EXTRACT PROVIDED =>
++++
With U.S. stock markets trading near their all-time highs, many companies' valuations have become a bit stretched. But there are always bargains to be found if you are willing to turn over enough rocks. We asked a team of Fools to highlight a stock trading near its 52-week low that they think is worth buying today. Read on to see why they picked American Outdoor Brands (NASDAQ:AOBC), Gilead Sciences (NASDAQ:GILD), CVS Health (NYSE:CVS), and Ford (NYSE:F).
This stock is under fire, but it's fighting back
Dan Caplinger (American Outdoor Brands): American Outdoor Brands isn't a familiar name to most investors, but the company formerly known as Smith & Wesson is well known as a premier gun manufacturer. The company decided to change its name to highlight that it makes a variety of other products in addition to its extensive gun offerings, such as laser sighting systems, knives, tree saws, and tactical lighting products. Moreover, American Outdoor Brands produces gun vaults and accessories, along with gunsmithing and reloading tools.
American Outdoor Brands has seen its stock fall recently, in large part because of the results of the U.S. presidential election in November. Many believed that the stock would climb if the Democratic candidate had won, with expectations of stricter gun control restrictions leading many gun enthusiasts to make purchases prior to any such regulations taking effect. However, with the victory of President Trump, the urgency among gun buyers is gone, and investors fear that American Outdoor Brands will see sales suffer as a result.
However, American Outdoor Brands' strategy to emphasize its broader product line should help it sustain growth in the long run. Even if sales fall now, American Outdoor Brands has the quality and brand awareness to prosper for long-term investors.
The cash to cure what ails it
Matt DiLallo (Gilead Sciences): Shares of biotech giant Gilead Sciences have stumbled over the past year, dropping more than 35%. The stock recently hit another 52-week low after reporting disappointing fourth-quarter earnings, with no clear signs of a turnaround in sight. The culprit is declining sales of its hepatitis C franchise, which isn't expected to turn around anytime soon.
That said, Gilead still managed to generate a whopping $16.7 billion of operating cash flow last year. It returned most of that cash to shareholders, buying back $11 billion in stock and paying $2.5 billion in dividends. The company also recently increased the dividend by 10% thanks to that copious cash flow. Even with those increasing shareholder returns, the company was able to add to its cash position, which stood at $32.4 billion at the end of last year.
++++
DATA SHOWN =>
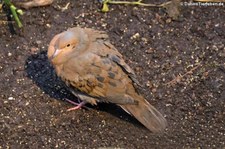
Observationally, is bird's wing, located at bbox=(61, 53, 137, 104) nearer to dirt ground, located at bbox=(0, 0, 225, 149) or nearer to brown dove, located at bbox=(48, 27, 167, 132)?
brown dove, located at bbox=(48, 27, 167, 132)

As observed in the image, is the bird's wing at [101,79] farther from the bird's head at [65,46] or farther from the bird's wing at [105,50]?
the bird's head at [65,46]

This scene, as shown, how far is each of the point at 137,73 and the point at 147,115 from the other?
2.16 feet

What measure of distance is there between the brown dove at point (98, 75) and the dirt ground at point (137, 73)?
0.55 feet

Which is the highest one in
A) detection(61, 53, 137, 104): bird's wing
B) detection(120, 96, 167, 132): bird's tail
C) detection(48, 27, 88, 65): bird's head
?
detection(48, 27, 88, 65): bird's head

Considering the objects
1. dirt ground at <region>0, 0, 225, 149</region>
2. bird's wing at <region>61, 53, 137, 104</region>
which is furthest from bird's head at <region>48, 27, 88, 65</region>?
dirt ground at <region>0, 0, 225, 149</region>

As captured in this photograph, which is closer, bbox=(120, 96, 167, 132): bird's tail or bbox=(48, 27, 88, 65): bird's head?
bbox=(120, 96, 167, 132): bird's tail

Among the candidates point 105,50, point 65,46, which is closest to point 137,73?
point 105,50

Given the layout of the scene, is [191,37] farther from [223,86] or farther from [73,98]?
[73,98]

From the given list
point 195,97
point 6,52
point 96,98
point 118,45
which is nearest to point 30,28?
point 6,52

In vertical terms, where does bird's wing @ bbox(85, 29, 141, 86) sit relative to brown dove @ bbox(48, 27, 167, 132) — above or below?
above

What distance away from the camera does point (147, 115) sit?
16.8 feet

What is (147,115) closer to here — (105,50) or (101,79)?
(101,79)

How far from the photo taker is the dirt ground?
5.13m

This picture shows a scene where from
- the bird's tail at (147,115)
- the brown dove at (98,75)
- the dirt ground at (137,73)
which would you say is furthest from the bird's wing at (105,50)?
the dirt ground at (137,73)
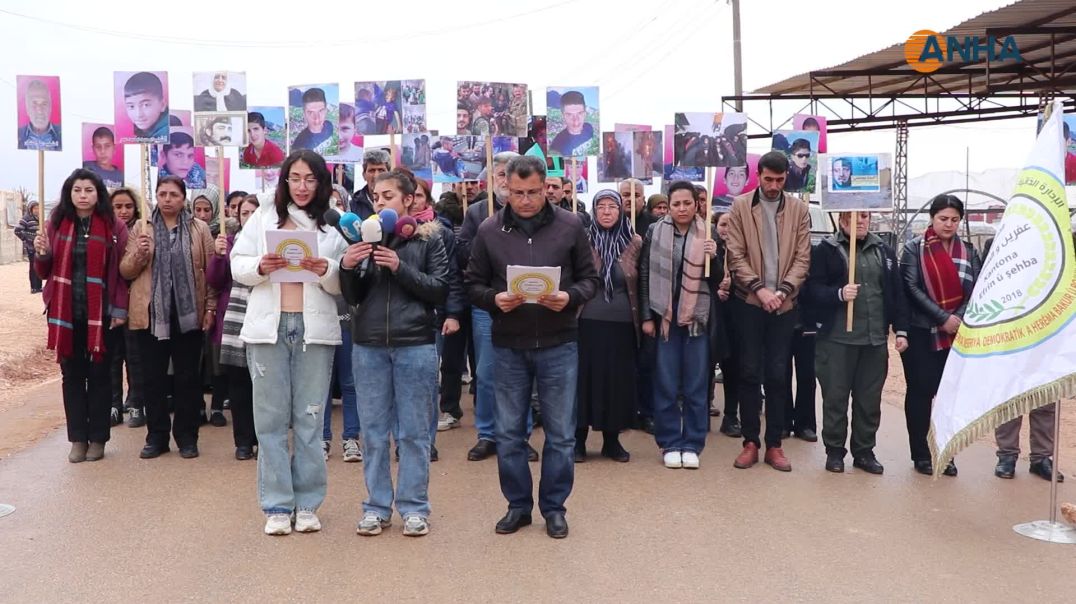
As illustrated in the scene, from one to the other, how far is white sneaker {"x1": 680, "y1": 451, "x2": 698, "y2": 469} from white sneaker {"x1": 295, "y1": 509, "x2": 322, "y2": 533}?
2877 mm

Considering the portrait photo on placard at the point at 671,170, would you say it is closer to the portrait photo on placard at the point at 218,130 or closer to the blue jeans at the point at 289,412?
the portrait photo on placard at the point at 218,130

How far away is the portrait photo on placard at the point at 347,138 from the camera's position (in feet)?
34.0

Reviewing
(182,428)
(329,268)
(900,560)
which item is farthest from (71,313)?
(900,560)

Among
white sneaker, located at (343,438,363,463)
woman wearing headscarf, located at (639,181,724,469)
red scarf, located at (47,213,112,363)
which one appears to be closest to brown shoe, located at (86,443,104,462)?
red scarf, located at (47,213,112,363)

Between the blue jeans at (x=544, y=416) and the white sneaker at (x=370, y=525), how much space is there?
0.74 metres

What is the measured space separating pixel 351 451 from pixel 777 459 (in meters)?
3.16

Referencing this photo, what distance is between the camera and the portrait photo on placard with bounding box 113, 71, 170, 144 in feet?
27.0

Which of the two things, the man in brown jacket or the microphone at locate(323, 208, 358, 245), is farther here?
the man in brown jacket

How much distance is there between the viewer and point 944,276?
7.42 m

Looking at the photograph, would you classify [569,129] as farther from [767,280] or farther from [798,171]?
[767,280]

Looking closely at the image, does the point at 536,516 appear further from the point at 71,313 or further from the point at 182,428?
the point at 71,313

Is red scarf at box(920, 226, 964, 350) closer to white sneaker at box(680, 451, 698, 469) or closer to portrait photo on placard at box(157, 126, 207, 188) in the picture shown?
++++
INSTRUCTIONS TO FOLLOW => Retype the passage of the article on stocks near their 52-week lows from "With U.S. stock" up to and including "and Ford (NYSE:F).".

SOLVED PROBLEM =>
With U.S. stock markets trading near their all-time highs, many companies' valuations have become a bit stretched. But there are always bargains to be found if you are willing to turn over enough rocks. We asked a team of Fools to highlight a stock trading near its 52-week low that they think is worth buying today. Read on to see why they picked American Outdoor Brands (NASDAQ:AOBC), Gilead Sciences (NASDAQ:GILD), CVS Health (NYSE:CVS), and Ford (NYSE:F).